With the novelty and excitement of huge expenditure long ago faded, there is already a pervasive moral outrage among supporters over the mind-boggling money in football, which can be heard in a thousand conversations in stands and pubs every weekend. You can dispassionately explain that transfer fees and wages are dictated by market forces a thousand times over, but the massive inflation we see happening before our eyes only increases the gulf between fans and the game (or consumers and the product, to use business terms).
With rolling commentary, columns and criticism in the age of social media only adding to the outrage, the anger and frustration football naturally generates has been prolonged far beyond matchday. Fans once raged at an underperforming signing for 90 minutes and over the paper the next morning; now they can read hundreds of articles all the week long lambasting that signing in the most unforgiving ways.

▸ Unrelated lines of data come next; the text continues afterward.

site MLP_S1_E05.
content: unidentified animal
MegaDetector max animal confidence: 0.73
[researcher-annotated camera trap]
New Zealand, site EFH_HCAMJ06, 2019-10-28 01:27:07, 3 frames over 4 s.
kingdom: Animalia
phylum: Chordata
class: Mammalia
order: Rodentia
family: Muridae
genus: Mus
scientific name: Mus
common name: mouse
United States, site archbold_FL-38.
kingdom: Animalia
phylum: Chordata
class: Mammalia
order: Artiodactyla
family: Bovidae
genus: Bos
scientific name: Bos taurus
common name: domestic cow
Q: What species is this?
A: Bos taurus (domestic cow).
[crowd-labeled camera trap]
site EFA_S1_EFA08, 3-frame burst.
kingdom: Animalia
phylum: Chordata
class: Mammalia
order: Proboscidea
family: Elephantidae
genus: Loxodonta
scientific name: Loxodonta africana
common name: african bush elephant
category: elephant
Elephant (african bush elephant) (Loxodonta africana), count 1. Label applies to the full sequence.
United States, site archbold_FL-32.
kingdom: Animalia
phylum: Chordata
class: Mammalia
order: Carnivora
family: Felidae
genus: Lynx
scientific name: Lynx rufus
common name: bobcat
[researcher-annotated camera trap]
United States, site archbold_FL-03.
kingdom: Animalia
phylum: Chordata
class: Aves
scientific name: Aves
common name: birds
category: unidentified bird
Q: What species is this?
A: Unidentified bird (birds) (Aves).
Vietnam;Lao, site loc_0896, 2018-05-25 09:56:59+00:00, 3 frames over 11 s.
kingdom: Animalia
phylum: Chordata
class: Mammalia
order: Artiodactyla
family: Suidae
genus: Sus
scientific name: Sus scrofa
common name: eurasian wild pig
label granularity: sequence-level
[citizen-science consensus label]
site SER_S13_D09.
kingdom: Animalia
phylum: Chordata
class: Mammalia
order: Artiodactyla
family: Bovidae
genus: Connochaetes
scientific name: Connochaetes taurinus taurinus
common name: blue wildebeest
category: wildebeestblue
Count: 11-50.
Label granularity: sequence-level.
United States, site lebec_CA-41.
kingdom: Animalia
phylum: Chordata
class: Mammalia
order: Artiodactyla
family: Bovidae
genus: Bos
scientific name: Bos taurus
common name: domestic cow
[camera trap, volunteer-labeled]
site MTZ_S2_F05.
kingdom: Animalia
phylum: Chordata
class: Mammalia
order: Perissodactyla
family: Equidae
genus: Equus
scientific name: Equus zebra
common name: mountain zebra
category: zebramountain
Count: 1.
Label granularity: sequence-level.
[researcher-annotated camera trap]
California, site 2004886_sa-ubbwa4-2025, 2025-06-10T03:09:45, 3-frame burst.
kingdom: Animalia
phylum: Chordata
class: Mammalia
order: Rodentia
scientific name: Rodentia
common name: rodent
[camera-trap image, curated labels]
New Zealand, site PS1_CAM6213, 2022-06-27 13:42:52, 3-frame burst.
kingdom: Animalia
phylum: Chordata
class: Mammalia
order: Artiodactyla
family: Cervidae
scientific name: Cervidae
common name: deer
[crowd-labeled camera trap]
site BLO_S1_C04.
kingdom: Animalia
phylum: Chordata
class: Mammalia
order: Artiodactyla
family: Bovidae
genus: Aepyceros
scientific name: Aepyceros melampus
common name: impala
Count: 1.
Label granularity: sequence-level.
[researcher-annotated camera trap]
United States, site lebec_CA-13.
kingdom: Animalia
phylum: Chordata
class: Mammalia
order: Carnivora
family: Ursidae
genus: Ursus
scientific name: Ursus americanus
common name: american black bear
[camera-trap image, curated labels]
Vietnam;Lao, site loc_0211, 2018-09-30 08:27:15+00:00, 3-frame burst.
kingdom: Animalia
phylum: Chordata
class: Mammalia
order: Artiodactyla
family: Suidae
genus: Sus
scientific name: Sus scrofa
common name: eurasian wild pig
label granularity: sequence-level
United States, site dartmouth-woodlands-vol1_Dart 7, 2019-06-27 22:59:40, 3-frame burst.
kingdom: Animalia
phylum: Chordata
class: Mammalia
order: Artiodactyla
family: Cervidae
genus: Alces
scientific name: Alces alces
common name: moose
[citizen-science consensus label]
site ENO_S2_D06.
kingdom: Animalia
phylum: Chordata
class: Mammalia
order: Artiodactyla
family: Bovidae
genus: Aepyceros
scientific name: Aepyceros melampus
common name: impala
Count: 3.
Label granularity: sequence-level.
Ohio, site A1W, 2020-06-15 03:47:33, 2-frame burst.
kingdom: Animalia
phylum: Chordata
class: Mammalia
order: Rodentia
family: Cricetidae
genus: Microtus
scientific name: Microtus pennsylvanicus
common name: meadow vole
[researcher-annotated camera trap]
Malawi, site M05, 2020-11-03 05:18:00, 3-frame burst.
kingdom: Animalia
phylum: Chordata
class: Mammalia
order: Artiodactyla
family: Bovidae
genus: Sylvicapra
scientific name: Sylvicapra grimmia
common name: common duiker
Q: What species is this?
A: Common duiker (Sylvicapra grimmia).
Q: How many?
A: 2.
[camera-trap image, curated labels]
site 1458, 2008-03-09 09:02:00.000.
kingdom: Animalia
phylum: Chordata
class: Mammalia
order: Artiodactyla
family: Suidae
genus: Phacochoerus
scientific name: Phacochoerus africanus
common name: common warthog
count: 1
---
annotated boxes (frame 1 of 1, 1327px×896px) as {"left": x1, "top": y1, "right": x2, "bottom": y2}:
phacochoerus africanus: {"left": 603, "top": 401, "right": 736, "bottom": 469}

If this helps to create a poisonous cloud around the sport, the inflation of transfer fees also leads to a sort of disconnect, a sense of alienation from football.
Many fans feel further away from their clubs than ever, that upsets and annoys them, and ultimately the combination of anger and remoteness leads to disillusionment. Eventually, the Premier League could be brought down by human apathy precisely because it has nested among the stars, ever more financially detached from our reality, further and further away from supporters’ lives.